Please count every line of the following material that holds "scientific" and give the total alone.

* [Input records]
----

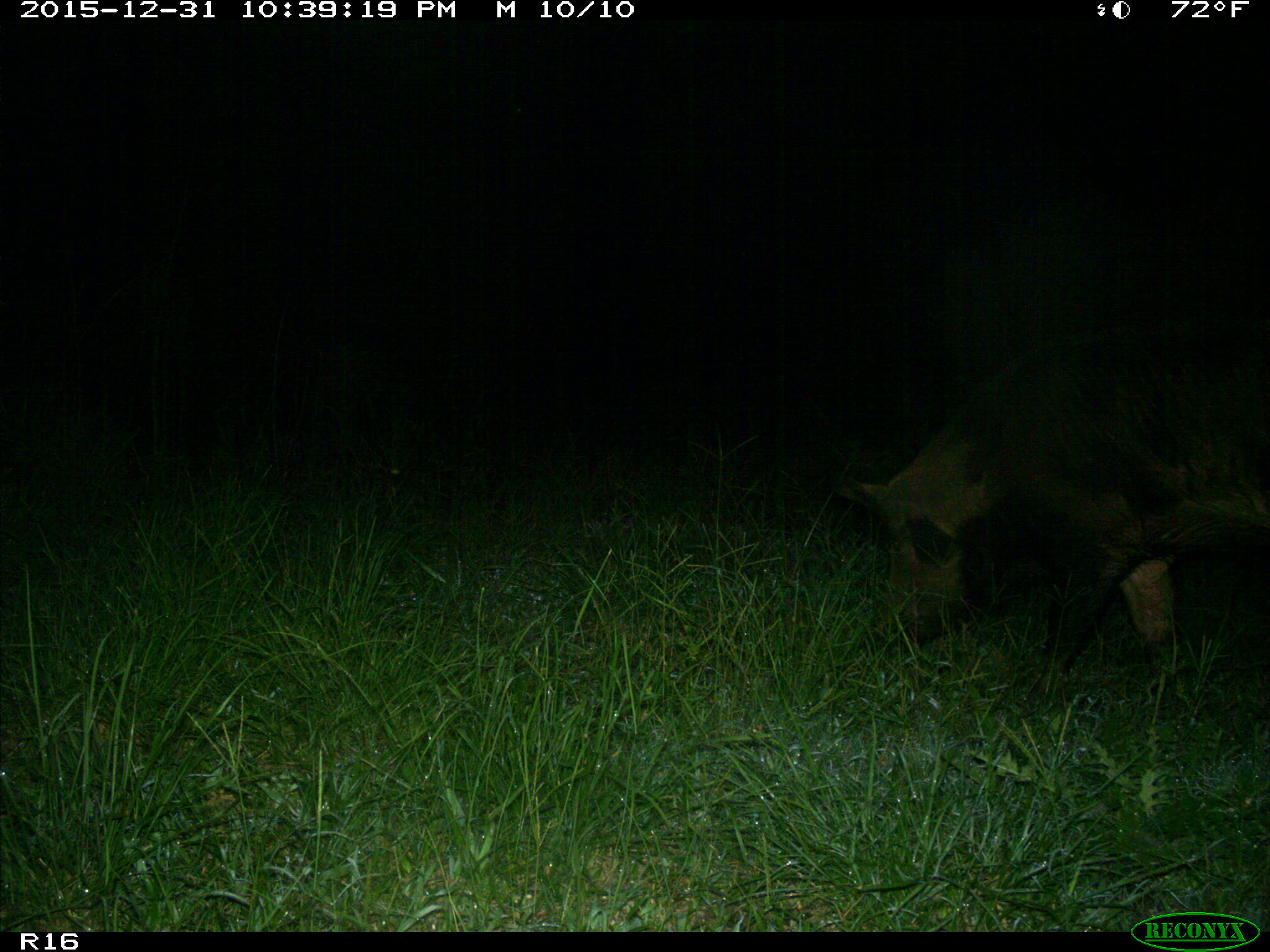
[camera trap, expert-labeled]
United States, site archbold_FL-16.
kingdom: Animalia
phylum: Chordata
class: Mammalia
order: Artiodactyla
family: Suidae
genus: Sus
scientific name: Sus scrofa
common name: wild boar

----

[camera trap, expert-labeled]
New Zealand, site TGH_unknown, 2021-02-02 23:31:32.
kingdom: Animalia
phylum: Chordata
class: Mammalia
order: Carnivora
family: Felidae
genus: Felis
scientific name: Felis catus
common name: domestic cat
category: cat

----

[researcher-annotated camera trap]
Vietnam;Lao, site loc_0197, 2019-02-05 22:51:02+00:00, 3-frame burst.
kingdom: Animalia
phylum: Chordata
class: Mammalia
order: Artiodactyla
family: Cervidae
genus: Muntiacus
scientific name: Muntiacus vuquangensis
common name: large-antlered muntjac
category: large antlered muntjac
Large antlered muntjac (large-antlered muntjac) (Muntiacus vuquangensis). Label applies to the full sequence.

----

* [Expected output] 3